NAME

MooseX::Workers::Engine - Provide the workhorse to MooseX::Workers

SYNOPSIS

package MooseX::Workers;

has Engine => (
    isa      => 'MooseX::Workers::Engine',
    is       => 'ro',
    lazy     => 1,
    required => 1,
    default  => sub { MooseX::Workers::Engine->new( visitor => $_[0] ) },
    handles  => [
        qw(
          max_workers
          has_workers
          num_workers
          put_worker
          kill_worker
          )
    ],
);

DESCRIPTION

MooseX::Workers::Engine provides the main functionality to MooseX::Workers. It wraps a POE::Session and as many POE::Wheel::Run objects as it needs.

ATTRIBUTES

visitor

Hold a reference to our main object so we can use the callbacks on it.

max_workers

An Integer specifying the maximum number of workers we have.

workers

An ArrayRef of POE::Wheel::Run objects that are our workers.

session

Contains the POE::Session that controls the workers.

METHODS

yield

Helper method to post events to our internal manager session.

call

Helper method to call events to our internal manager session. This is synchronous and will block incoming data from the children if it takes too long to return.

set_worker($key)

Set the worker at $key

get_worker($key)

Retrieve the worker at $key

delete_worker($key)

Remove the worker atx $key

has_workers

Check to see if we have *any* workers currently. This is delegated to the MooseX::Workers::Engine object.

num_workers

Return the current number of workers. This is delegated to the MooseX::Workers::Engine object.

has_manager

Check to see if we have a manager session.

remove_manager

Remove the manager session.

meta

The Metaclass for MooseX::Workers::Engine see Moose's documentation.

EVENTS

add_worker ($command)

Create a POE::Wheel::Run object to handle $command. If $command holds a scalar, it will be executed as exec($scalar). Shell metacharacters will be expanded in this form. If $command holds an array reference, it will executed as exec(@$array). This form of exec() doesn't expand shell metacharacters. If $command holds a code reference, it will be called in the forked child process, and then the child will exit.
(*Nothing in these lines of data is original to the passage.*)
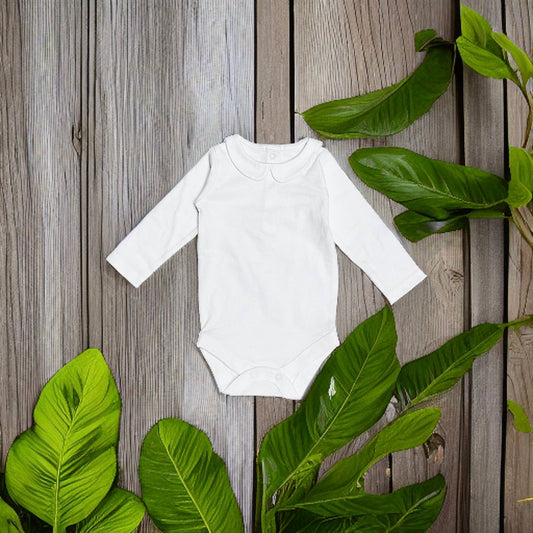 White baby onesie on a wooden surface with green leaves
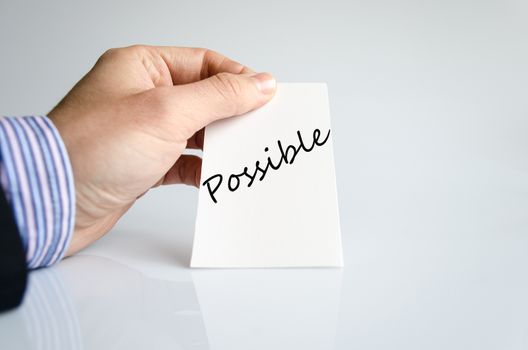 Business man hand writing Possible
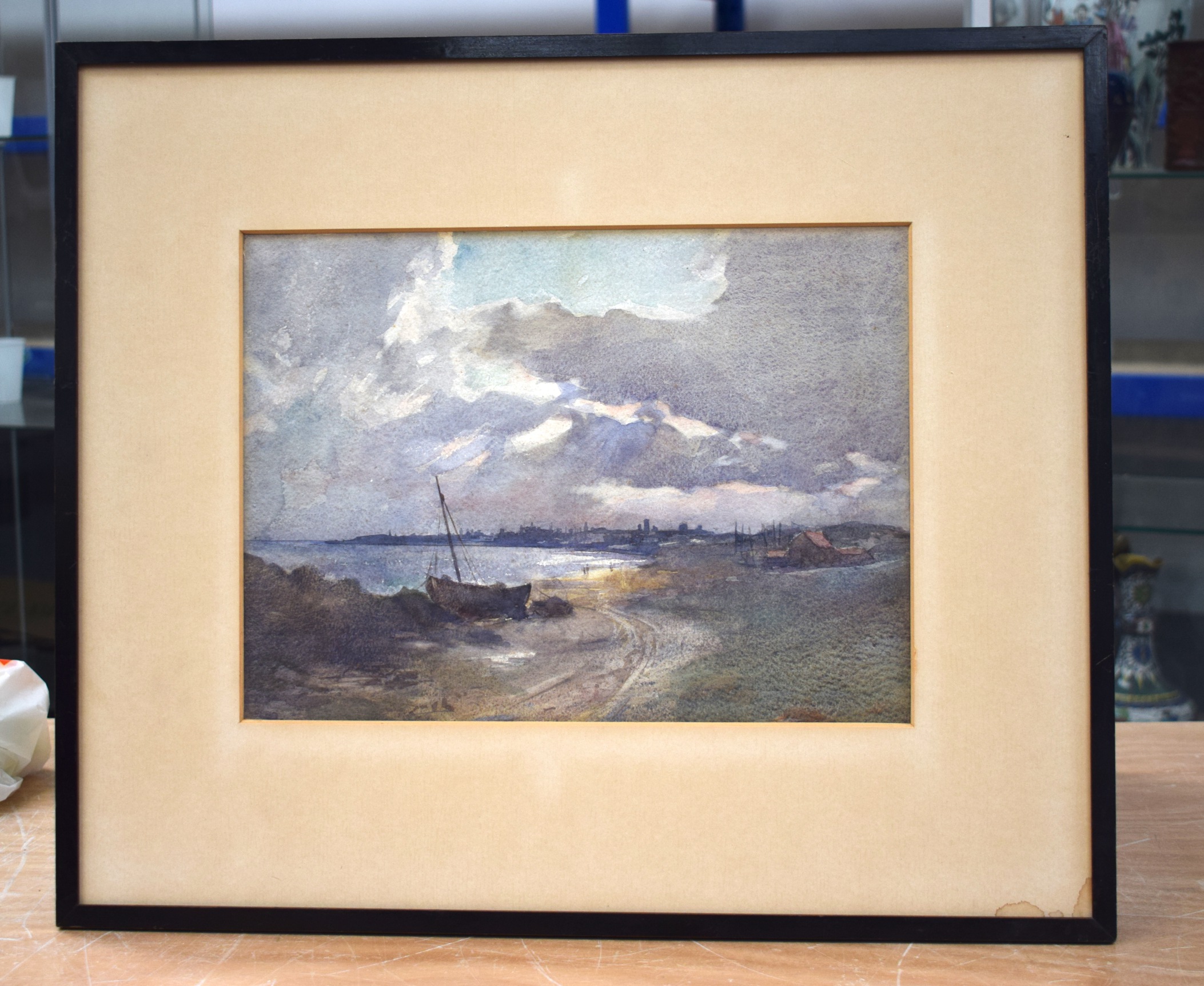 A FRAMED WATERCOLOUR by Henry Raeburn Dobson, depicting a coastal scene. 36 cm x 27 cm.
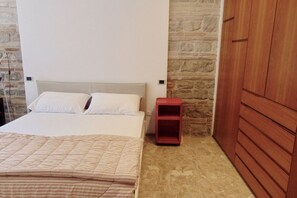 Une chambre à coucher avec un lit, une table de chevet rouge et une armoire en bois.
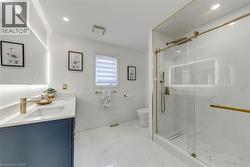 Contemporary bathroom featuring a spacious glass-enclosed shower with gold-tone hardware, a sleek wall-mounted vanity with a single basin, and large format marble-look floor and wall tiling - 
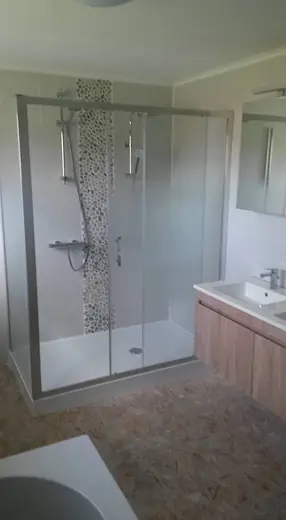 Douche avec parois vitrées, bande décorative en mosaïque et meuble de salle de bains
See POE::Wheel::Run for more details.

INTERFACE

MooseX::Worker::Engine fires the following callbacks to its visitor object:

worker_manager_start

Called when the managing session is started.

worker_manager_stop

Called when the managing session stops.

max_workers_reached

Called when we reach the maximum number of workers.

worker_stdout

Called when a child prints to STDOUT.

worker_stderr

Called when a child prints to STDERR.

worker_error

Called when there is an error condition detected with the child.

worker_done

Called when a worker completes $command.

worker_started

Called when a worker starts $command.

sig_child($PID, $ret)

Called when the managing session receives a SIG CHLD event.

sig_*

Called when the underlying POE Kernel receives a signal; this is not limited to OS signals (ie. what you'd usually handle in Perl's %SIG) so will also accept arbitrary POE signals (sent via POE::Kernel->signal), but does exclude SIGCHLD/SIGCHILD, which is instead handled by sig_child above.

These interface methods are automatically inserted when MooseX::Worker::Engine detects that the visitor object contains any methods beginning with sig_. Signals are case-sensitive, so if you wish to handle a TERM signal, you must define a sig_TERM() method. Note also that this action is performed upon MooseX::Worker::Engine startup, so any run-time modification of the visitor object is not likely to be detected.